Hi @MeiGM, Maybe you should try theses instead: https://github.com/descriptinc/melgan-neurips https://github.com/kan-bayashi/ParallelWaveGAN
Thank you very much.
Hi @tuan3w, I am training the model using the LJSpeech data set. I preprocessed the data using preprocess.py with --samples_per_audio 20 (by the way, what does samples_per_audio stand for?).

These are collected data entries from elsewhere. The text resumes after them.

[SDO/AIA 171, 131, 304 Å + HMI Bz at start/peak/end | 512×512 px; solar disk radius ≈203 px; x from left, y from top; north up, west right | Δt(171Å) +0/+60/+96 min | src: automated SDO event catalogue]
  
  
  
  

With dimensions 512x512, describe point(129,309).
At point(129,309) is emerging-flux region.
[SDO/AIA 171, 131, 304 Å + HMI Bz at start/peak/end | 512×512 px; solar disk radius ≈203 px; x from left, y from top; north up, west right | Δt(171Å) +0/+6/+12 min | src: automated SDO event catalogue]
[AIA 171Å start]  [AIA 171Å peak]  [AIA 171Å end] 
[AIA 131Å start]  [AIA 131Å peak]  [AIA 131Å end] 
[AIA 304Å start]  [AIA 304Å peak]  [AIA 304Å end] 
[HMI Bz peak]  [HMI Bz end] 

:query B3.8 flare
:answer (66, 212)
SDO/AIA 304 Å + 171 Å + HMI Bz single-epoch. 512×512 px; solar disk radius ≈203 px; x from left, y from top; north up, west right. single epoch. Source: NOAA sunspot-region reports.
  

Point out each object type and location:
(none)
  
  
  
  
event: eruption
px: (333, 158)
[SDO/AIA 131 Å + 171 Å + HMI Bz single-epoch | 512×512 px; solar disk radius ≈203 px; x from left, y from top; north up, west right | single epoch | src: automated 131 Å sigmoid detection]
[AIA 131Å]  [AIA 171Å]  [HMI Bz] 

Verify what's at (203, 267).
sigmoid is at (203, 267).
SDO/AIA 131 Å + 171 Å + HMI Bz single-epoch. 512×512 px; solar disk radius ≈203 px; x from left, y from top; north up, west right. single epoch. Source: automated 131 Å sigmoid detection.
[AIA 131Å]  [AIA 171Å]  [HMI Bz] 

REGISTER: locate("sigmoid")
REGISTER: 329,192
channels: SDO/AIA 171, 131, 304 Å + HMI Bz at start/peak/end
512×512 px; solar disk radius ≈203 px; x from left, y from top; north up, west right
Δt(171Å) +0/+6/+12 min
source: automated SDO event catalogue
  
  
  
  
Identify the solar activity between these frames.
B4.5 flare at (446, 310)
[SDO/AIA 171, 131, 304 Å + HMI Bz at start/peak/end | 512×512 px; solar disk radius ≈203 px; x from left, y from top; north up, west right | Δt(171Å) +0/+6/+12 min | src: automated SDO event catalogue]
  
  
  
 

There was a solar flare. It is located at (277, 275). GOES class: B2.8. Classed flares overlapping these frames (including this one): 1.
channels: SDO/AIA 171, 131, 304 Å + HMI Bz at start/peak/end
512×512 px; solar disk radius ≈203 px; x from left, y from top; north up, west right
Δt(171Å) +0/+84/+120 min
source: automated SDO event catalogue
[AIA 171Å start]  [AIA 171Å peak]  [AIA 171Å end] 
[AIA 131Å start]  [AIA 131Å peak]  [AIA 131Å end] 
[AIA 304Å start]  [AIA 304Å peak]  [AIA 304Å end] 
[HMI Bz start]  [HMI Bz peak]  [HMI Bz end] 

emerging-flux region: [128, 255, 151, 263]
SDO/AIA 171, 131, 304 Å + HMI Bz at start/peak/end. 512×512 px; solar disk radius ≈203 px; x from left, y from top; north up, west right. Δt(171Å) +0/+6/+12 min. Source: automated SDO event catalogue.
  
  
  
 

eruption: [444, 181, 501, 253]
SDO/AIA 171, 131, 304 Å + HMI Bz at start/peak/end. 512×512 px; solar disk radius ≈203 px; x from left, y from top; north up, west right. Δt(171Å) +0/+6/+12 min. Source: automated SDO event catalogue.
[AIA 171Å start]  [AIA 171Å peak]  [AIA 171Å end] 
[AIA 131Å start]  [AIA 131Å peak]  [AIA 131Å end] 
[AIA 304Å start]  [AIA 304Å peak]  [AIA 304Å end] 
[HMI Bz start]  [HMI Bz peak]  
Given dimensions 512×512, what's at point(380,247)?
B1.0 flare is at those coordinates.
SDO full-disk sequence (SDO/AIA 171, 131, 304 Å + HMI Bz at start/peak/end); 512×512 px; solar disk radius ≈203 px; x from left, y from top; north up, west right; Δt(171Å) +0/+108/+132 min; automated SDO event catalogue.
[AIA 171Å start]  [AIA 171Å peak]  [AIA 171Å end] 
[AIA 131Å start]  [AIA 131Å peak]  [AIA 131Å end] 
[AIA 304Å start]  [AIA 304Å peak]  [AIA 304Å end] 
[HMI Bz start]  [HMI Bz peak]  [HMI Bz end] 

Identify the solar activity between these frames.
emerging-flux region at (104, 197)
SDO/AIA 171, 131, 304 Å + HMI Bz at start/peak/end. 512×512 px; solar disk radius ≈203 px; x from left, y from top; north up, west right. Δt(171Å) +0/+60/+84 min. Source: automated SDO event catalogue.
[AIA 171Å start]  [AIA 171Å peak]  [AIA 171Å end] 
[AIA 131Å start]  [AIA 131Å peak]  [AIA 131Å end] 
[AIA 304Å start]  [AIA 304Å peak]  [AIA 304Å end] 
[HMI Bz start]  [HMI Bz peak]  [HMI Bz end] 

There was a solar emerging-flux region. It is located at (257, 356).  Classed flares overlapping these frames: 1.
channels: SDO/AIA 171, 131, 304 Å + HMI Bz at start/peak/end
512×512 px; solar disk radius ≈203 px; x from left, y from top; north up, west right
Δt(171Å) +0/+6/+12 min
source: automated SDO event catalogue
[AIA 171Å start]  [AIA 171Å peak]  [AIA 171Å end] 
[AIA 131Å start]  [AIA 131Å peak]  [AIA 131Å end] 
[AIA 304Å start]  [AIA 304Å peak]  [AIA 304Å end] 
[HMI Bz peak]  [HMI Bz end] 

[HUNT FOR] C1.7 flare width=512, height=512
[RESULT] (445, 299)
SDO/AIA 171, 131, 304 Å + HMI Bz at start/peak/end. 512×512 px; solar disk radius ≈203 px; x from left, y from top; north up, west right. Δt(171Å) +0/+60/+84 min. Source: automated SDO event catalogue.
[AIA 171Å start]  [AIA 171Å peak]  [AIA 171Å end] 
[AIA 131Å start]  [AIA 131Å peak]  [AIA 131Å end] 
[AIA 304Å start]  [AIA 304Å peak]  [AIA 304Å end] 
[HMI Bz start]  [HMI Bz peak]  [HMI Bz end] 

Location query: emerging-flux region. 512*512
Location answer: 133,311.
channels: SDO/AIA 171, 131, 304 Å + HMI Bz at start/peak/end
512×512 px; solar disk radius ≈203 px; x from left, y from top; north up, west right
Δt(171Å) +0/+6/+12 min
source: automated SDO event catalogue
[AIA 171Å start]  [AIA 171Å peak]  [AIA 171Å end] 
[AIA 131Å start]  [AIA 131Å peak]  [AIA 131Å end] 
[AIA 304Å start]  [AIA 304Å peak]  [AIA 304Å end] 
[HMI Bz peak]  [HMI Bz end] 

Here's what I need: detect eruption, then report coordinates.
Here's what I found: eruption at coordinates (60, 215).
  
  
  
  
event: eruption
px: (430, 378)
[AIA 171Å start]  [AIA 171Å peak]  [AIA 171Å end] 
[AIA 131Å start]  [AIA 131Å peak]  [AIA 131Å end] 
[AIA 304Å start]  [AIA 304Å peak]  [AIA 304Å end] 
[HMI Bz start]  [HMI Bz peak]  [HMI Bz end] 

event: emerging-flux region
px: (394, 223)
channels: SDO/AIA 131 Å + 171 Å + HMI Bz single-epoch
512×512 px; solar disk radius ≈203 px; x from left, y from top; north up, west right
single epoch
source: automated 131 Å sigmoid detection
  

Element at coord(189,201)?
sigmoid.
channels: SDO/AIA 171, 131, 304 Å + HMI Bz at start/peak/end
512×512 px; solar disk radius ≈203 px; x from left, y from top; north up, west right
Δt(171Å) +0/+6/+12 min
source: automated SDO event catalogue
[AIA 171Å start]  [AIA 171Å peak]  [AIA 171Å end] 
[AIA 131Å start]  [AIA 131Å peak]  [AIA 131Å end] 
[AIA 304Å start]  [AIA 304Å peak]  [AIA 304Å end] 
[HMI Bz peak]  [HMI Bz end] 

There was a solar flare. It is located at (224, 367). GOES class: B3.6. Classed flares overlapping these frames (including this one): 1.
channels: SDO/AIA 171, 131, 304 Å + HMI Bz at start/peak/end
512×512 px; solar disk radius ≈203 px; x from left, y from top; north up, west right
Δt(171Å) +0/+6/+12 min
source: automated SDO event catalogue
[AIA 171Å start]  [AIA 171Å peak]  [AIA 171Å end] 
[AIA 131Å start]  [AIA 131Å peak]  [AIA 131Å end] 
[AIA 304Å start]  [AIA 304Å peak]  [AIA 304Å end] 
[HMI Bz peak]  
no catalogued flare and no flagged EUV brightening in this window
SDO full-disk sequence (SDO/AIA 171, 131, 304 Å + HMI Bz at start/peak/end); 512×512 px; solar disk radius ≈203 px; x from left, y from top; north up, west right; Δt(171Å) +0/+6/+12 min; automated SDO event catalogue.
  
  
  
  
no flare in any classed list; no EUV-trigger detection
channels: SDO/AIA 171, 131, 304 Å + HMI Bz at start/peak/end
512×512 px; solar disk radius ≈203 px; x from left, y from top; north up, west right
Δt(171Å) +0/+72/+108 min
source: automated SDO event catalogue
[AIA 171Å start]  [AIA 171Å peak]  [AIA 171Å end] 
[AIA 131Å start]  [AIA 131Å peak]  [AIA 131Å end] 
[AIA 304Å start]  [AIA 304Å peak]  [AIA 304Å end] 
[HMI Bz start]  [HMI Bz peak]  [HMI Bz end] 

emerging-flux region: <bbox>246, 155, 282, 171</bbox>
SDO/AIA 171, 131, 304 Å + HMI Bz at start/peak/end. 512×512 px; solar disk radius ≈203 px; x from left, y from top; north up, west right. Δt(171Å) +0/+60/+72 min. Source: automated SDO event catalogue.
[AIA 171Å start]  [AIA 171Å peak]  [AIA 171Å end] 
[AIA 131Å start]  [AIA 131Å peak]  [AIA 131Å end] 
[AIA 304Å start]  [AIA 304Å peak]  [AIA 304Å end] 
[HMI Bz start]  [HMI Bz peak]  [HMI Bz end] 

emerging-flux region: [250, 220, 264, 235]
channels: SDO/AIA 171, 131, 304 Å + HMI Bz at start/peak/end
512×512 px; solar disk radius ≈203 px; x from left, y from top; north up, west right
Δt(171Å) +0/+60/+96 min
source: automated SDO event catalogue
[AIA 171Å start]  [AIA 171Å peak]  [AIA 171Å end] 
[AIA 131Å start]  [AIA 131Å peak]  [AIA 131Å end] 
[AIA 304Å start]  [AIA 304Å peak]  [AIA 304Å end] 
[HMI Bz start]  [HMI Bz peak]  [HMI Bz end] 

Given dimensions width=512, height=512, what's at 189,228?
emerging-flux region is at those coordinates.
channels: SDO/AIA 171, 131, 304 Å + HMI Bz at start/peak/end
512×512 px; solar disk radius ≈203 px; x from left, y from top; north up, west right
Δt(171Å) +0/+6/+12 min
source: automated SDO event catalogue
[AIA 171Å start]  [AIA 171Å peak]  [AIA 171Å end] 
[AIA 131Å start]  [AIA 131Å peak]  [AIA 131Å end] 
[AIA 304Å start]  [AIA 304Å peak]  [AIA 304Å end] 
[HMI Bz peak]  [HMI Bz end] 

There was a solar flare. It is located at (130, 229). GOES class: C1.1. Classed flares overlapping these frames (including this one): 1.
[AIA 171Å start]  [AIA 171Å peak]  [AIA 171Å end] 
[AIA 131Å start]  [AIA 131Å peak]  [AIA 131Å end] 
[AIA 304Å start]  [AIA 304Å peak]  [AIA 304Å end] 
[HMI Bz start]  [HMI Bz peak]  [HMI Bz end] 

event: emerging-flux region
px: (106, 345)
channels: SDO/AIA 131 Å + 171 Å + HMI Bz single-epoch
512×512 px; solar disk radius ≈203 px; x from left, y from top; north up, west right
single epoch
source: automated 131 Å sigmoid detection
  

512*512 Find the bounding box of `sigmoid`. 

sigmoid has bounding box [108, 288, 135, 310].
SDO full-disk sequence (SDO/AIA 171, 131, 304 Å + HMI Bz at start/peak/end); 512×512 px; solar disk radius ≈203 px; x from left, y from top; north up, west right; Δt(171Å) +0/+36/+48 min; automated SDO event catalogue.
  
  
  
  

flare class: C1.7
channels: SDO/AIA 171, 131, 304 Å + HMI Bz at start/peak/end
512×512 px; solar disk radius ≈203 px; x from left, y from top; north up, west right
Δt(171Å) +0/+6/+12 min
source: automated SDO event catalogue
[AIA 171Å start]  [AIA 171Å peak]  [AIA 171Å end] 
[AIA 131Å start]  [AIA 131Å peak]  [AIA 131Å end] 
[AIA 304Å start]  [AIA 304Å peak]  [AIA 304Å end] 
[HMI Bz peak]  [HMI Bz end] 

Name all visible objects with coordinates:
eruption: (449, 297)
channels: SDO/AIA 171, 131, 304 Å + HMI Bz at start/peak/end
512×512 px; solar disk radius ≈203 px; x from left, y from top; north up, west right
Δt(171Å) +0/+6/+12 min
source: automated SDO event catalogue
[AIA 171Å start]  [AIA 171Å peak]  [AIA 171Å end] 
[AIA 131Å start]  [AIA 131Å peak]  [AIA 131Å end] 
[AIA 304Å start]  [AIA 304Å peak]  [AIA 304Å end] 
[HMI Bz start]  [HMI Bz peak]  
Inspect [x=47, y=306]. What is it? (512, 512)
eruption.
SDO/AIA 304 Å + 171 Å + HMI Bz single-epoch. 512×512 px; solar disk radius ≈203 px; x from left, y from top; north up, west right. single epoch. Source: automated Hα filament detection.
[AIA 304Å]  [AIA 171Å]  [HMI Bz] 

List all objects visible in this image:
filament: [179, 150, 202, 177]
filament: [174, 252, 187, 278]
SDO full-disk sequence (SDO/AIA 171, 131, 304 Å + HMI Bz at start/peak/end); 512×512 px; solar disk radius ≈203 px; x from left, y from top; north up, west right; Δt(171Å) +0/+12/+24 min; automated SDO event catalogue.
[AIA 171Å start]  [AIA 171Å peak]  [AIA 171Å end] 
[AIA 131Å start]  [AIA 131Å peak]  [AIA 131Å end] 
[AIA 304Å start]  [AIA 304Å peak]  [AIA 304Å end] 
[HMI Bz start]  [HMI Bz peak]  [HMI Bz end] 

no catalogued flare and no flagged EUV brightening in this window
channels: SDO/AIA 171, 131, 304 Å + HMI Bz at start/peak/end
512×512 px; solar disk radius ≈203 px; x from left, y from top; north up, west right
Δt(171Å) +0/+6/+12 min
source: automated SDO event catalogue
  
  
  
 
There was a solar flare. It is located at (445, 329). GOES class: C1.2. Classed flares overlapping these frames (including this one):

Then the preprocessing returned a large set of .npy files along with files.txt. I noticed in the text file that the oder of the LJSpeech utterances are random. The following shows a fragment of the text file:
/home/notebooks/hdd/training_data//LJ031-0102_014.npz /home/notebooks/hdd/training_data//LJ040-0158_010.npz /home/notebooks/hdd/training_data//LJ008-0258_018.npz /home/notebooks/hdd/training_data//LJ020-0022_009.npz /home/notebooks/hdd/training_data//LJ038-0071_020.npz /home/notebooks/hdd/training_data//LJ011-0012_007.npz /home/notebooks/hdd/training_data//LJ041-0138_014.npz ...
When training iterated over 45000 steps, I listened to the generated_45000.wav, and it is a piece of noice. Is is due to the fact that 45000 steps are not enough to see?